Task to complete -
Whatever lies between the line that holds "category: oryx" and the final line of the records below, both included, should be repeated exactly; leave out the pictures and add nothing.

%%

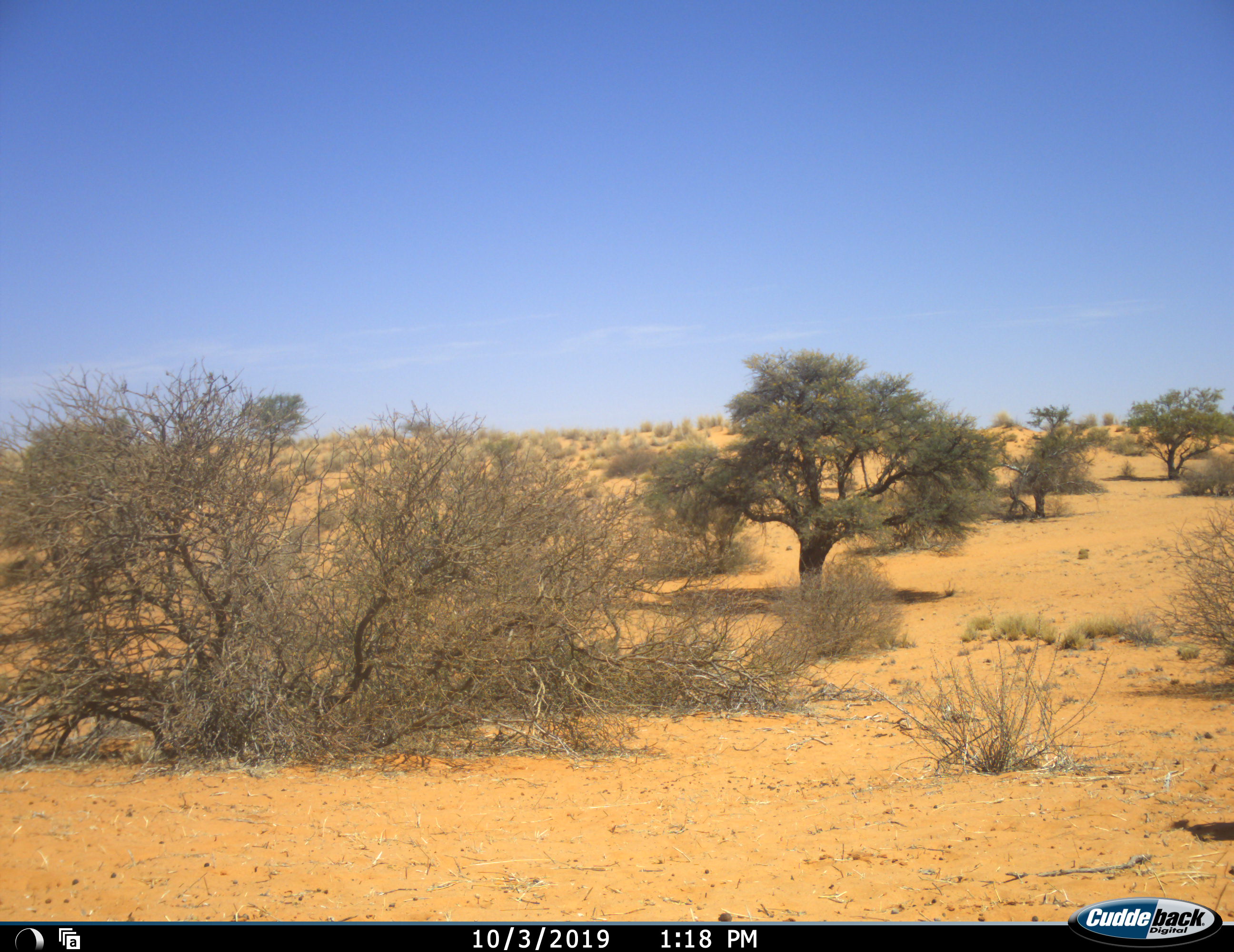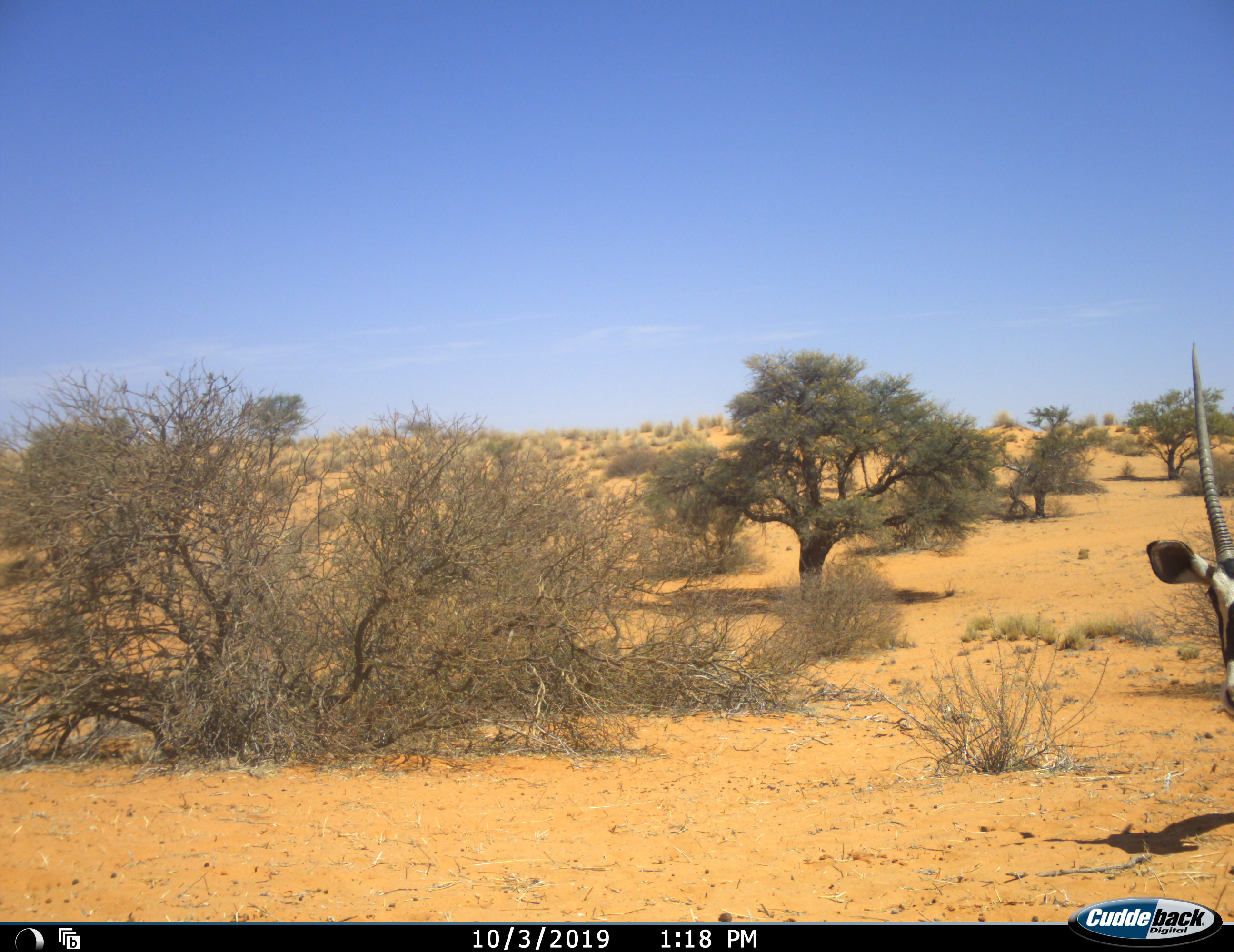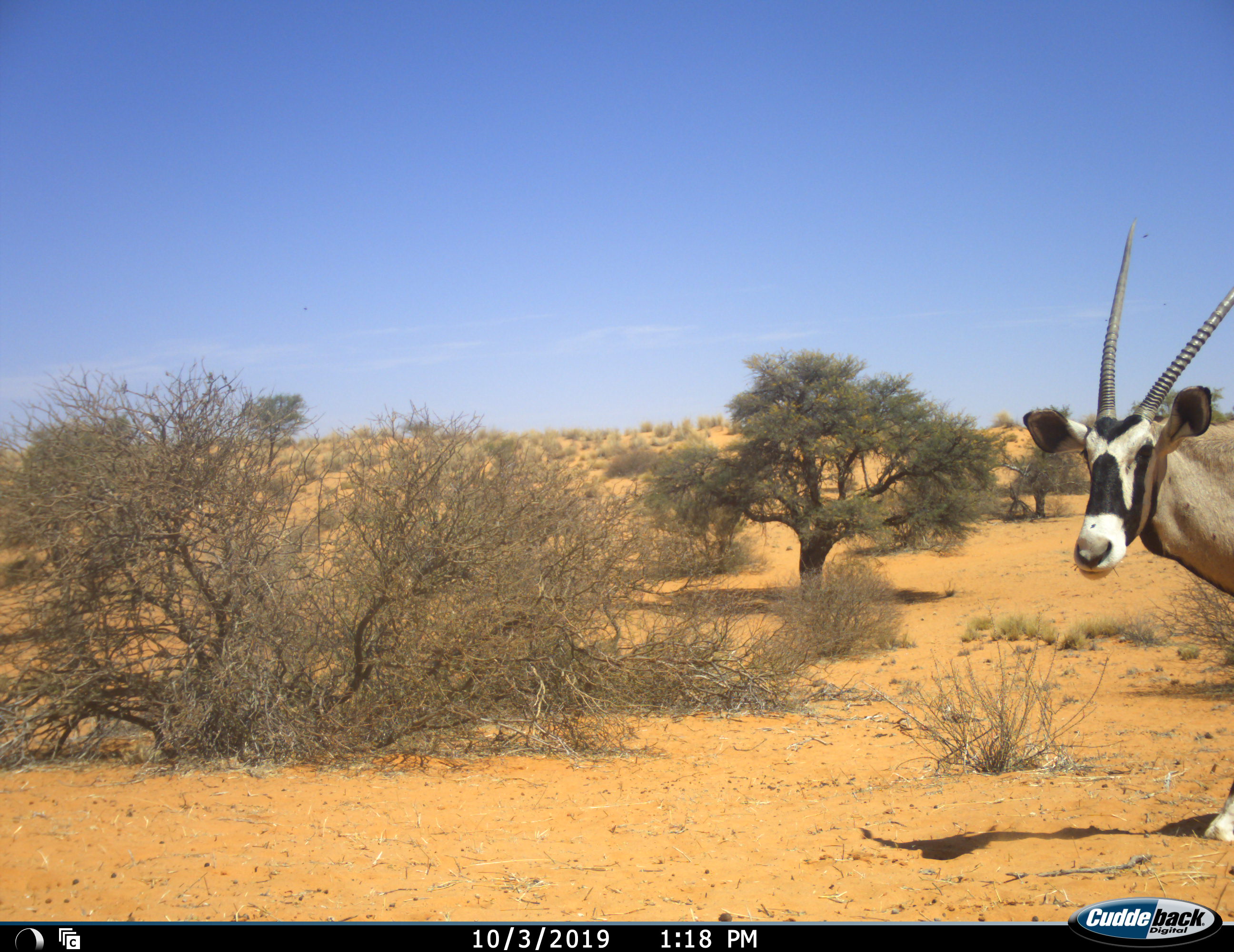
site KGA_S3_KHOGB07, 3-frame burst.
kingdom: Animalia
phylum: Chordata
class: Mammalia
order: Artiodactyla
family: Bovidae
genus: Oryx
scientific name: Oryx gazella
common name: gemsbok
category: oryx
Oryx (gemsbok) (Oryx gazella), count 1. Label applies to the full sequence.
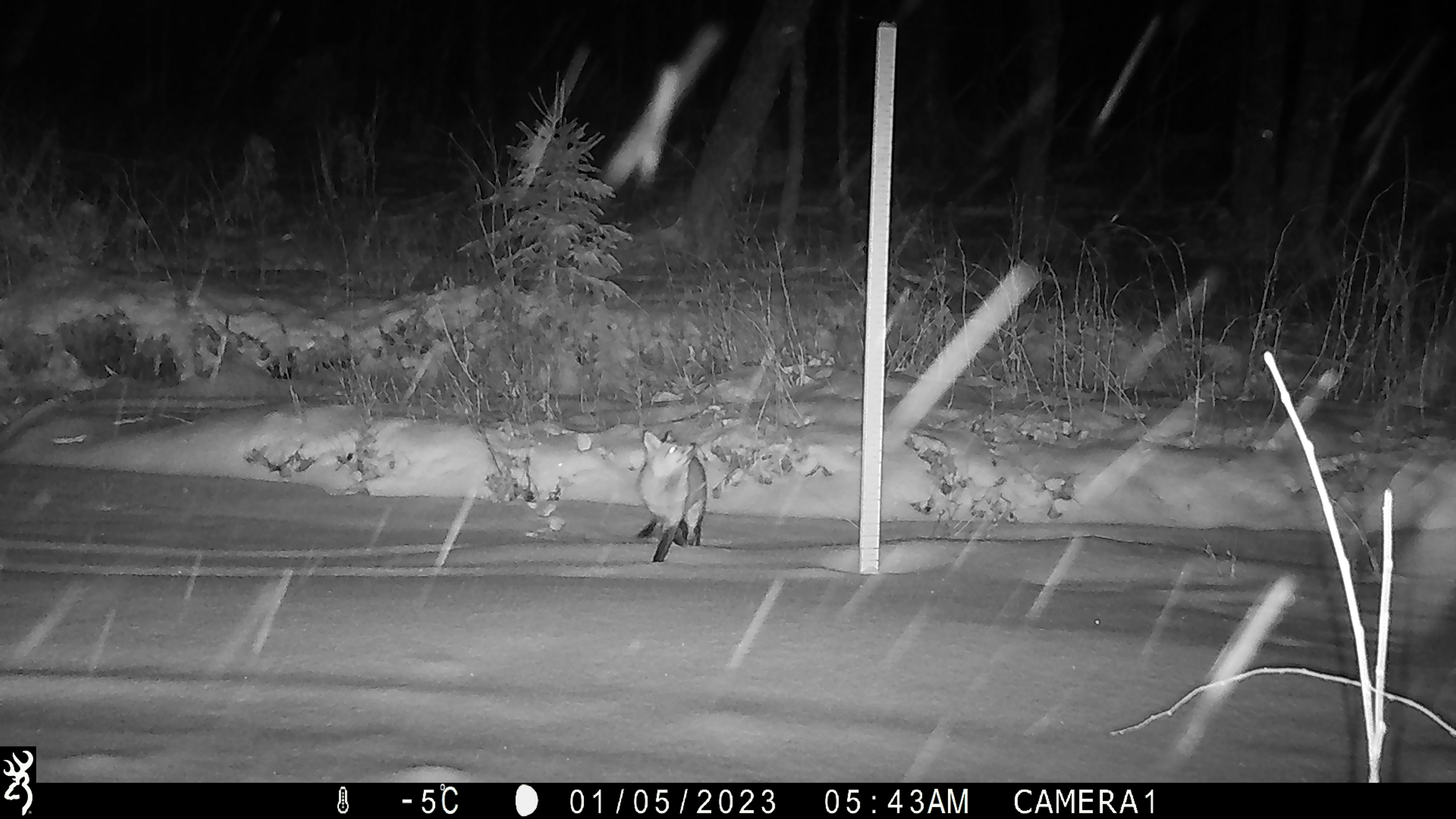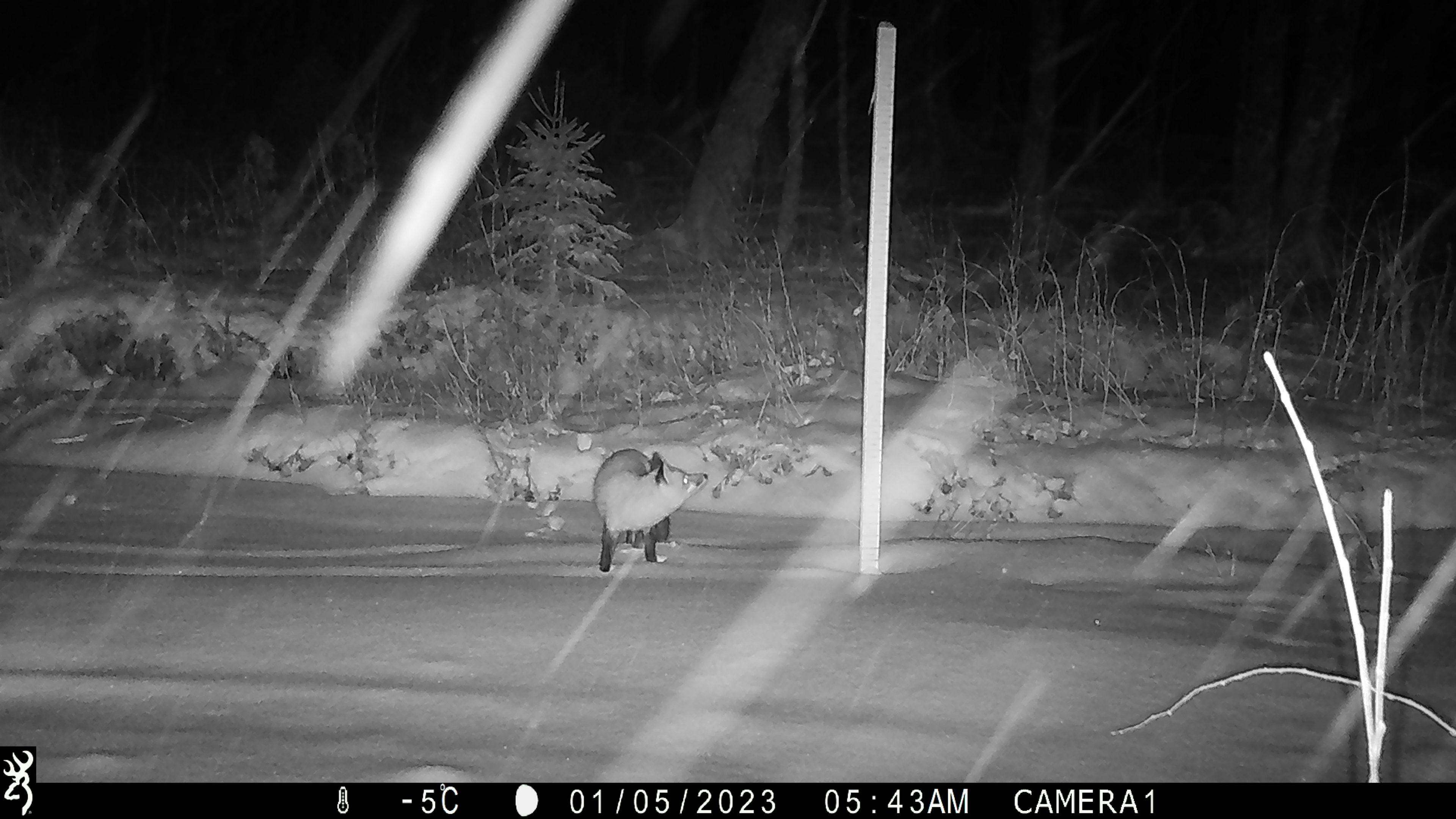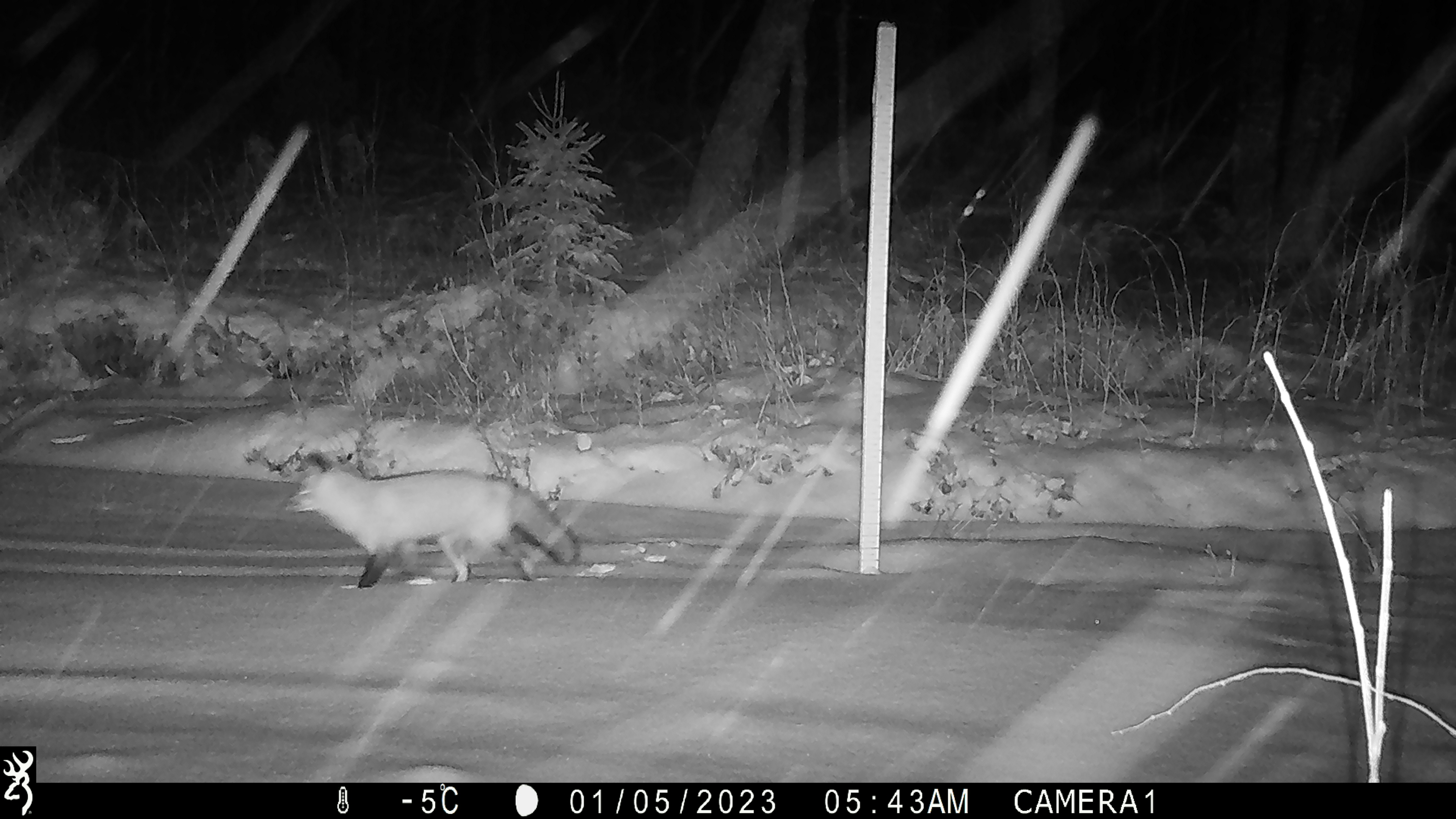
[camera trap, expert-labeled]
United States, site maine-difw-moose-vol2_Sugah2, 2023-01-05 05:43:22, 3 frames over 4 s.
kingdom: Animalia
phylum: Chordata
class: Mammalia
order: Carnivora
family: Canidae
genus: Vulpes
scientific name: Vulpes vulpes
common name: red fox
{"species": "red fox (Vulpes vulpes)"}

%%

Answer for this exercise -
category: oryx
Oryx (gemsbok) (Oryx gazella), count 1. Label applies to the full sequence.
[camera trap, expert-labeled]
United States, site maine-difw-moose-vol2_Sugah2, 2023-01-05 05:43:22, 3 frames over 4 s.
kingdom: Animalia
phylum: Chordata
class: Mammalia
order: Carnivora
family: Canidae
genus: Vulpes
scientific name: Vulpes vulpes
common name: red fox
{"species": "red fox (Vulpes vulpes)"}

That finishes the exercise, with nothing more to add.